- **Estratto della fonte**
------------

Roma - Senatrice Anna Maria Bernini, siamo ormai nel vivo della campagna elettorale. Quale clima respira nel Paese?
«Un grande entusiasmo verso il centrodestra e una grande apertura di credito da parte delle categorie produttive. In tutti c'è la percezione che l'unico voto utile sia quello dato a Forza Italia, l'unico in grado di garantire governabilità, ma anche crescita e un rilancio di fiducia. Gli italiani sanno che c'è bisogno di abbassare le tasse, aumentare le pensioni, liberare il lavoro e avere città più sicure. E questo il centrodestra lo ha già fatto ed è pronto a rifarlo».
Berlusconi è sempre più protagonista di questa campagna elettorale. Resta, però, l'anomalia di un leader non candidabile.
«Il fatto che sia sceso di nuovo in campo senza poter puntare a una poltrona lo rende ancora più forte. La gente percepisce la sua generosità e il suo senso dello Stato. Berlusconi deve avere la sua giusta riabilitazione, ma nel cuore della gente non ha alcun bisogno di essere riabilitato».
La flat tax è il cavallo di battaglia del centrodestra. Lei propone di legarla a un progetto di pace fiscale.
«La flat tax significa meno tasse per tutti. Storicamente far pagare meno tasse porta più denaro nelle casse dello Stato e più benessere per tutti. Un sistema rivoluzionario che implica, però, la chiusura delle pendenze con coloro che non sono evasori, ma semplicemente con la loro capacità contributiva non ce la fanno a pagare il loro debito con lo Stato».

------------

- **Righe di dati**
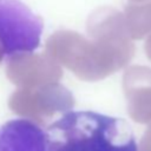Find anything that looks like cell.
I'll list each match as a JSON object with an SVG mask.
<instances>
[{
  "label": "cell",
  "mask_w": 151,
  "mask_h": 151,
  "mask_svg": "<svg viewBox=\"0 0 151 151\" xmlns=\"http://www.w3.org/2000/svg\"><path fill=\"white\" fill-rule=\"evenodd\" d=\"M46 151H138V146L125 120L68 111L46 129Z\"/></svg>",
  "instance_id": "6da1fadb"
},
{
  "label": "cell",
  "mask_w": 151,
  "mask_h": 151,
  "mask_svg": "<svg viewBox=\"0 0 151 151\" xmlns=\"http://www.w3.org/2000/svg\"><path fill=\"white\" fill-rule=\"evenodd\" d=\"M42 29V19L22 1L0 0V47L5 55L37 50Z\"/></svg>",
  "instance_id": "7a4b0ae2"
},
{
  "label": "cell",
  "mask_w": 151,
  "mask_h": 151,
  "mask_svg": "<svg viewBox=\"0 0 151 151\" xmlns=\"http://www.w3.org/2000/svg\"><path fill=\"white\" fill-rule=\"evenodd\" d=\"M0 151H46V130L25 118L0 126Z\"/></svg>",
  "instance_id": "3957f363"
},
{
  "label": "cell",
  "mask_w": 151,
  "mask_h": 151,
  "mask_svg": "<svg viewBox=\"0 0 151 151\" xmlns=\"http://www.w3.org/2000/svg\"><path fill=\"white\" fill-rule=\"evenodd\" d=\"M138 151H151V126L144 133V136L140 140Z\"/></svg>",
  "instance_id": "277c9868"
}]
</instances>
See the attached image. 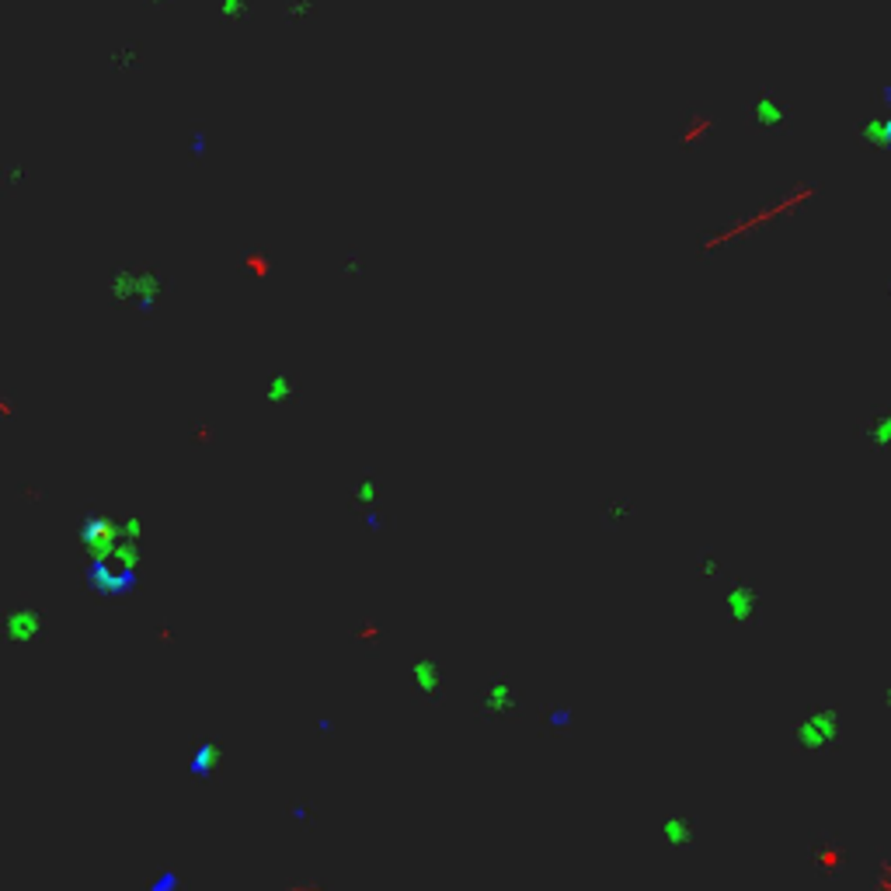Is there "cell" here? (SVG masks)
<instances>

------------

- **Compiti assegnati**
(a) Nell'intervista, di quali cose gli italiani sanno che c'è bisogno? Elencale tutte.
(b) Trascrivi dall'intervista il tratto che va da «Roma - Senatrice» fino a «leader non candidabile.».

- **Compiti svolti**
(a)
- Abbassare le tasse
- Aumentare le pensioni
- Liberare il lavoro
- Avere città più sicure

(b)
Roma - Senatrice Anna Maria Bernini, siamo ormai nel vivo della campagna elettorale. Quale clima respira nel Paese?
«Un grande entusiasmo verso il centrodestra e una grande apertura di credito da parte delle categorie produttive. In tutti c'è la percezione che l'unico voto utile sia quello dato a Forza Italia, l'unico in grado di garantire governabilità, ma anche crescita e un rilancio di fiducia. Gli italiani sanno che c'è bisogno di abbassare le tasse, aumentare le pensioni, liberare il lavoro e avere città più sicure. E questo il centrodestra lo ha già fatto ed è pronto a rifarlo».
Berlusconi è sempre più protagonista di questa campagna elettorale. Resta, però, l'anomalia di un leader non candidabile.